One of the most fascinating aspects of working in Sierra Leone on the Ebola emergency was the complete obsession with safety. We had nine days of army training to ensure that the repetitive drills of donning and doffing were part of our autonomic nervous system. We had detailed simulation trained in a full mock-up of an Ebola hospital in a giant warehouse in Yorkshire so that we could gain experience at taking toxic blood, putting in cannulas and dealing with emergency situations in the high risk red zone of an Ebola ward. We had training manuals and SOPs for every situation; close observation and feedback using CCTV; small group work to improve our technique; army sergeants to shout at us when we got things wrong. We also learnt to work closely in pairs so that all the time we were in the red zone we had our own ‘Ebola buddy’ to look out for us and provide help and support.

There was one big and very noticeable difference between our safety training for Ebola and our safety training in the NHS. In the UK safety is, superficially at least, all about the patient – communication, design and training to reduce medication errors, pick up deteriorating patients, avoiding wrong site surgery. In Sierra Leone it was all about the professional – communication, design and training to reduce infection risk for Ebola.

It would be lovely to think that our focus on the patient in the UK is because we are putting them first. However what we are really doing is building fragile defences to try to mitigate the inevitability of our slips, lapses, trips and fumbles of human behaviour and the inherent flaws in the designs of our health systems.

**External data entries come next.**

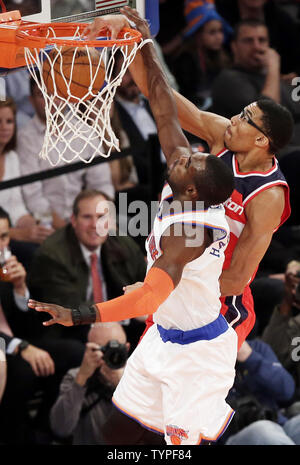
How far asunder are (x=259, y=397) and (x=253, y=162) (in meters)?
2.14

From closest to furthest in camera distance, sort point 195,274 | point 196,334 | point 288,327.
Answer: point 195,274 < point 196,334 < point 288,327

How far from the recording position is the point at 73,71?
438 cm

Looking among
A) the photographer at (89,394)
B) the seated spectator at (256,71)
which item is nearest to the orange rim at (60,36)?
the photographer at (89,394)

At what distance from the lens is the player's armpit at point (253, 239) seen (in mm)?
4309

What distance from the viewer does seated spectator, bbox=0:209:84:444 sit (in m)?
5.64

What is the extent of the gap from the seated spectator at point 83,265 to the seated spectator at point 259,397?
0.80m

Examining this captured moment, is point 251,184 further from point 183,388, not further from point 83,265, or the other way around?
point 83,265

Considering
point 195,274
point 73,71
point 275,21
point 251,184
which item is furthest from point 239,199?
point 275,21

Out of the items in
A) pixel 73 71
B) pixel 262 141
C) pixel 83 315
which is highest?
pixel 73 71

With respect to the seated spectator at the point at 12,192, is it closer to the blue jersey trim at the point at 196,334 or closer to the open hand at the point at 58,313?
the blue jersey trim at the point at 196,334

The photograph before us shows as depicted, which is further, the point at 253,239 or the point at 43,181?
the point at 43,181

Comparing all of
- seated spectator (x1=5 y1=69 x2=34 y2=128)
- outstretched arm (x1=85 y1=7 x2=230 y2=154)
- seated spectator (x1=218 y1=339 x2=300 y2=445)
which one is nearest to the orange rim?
outstretched arm (x1=85 y1=7 x2=230 y2=154)
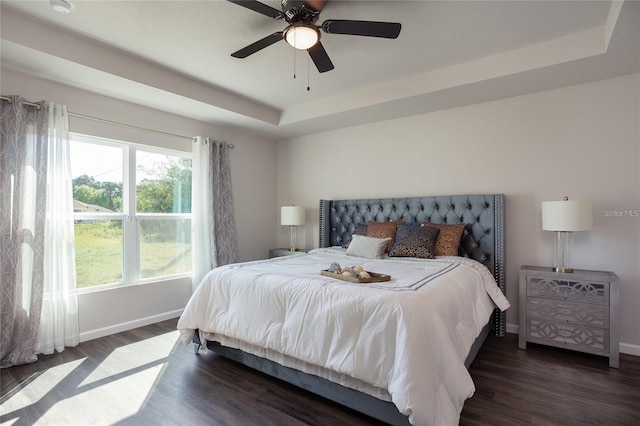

The Ebola response shows how we can really do safety properly if we put our minds to it. And the reason for this cultural prioritisation of safety?  It is because if something goes wrong in an Ebola hospital then the health care worker dies, not the patient. One of the reasons why airline pilots take safety so much more seriously than doctors is that they are the first ones to die when the plane flies into the side of a mountain.

Ebola provides a great illustration of what we can really do if we are serious about improving safety, when it’s us not the patients who are in the firing line of harm but us. The ever present threat of infection and death from Ebola provided an urgency that may be less immediate in the NHS, but we know from the 10% of patients who experience hospital errors, is just as real.

We are never going to send patients for army training or get them to wear biohazard suits, but we can help to improve our safety training and systems by putting ourselves in our patients shoes – a mind-set of ‘safety reciprocity’ where we are voodoo dolls for our patients and everything we do is framed by the belief that the harm we cause will harm ourselves.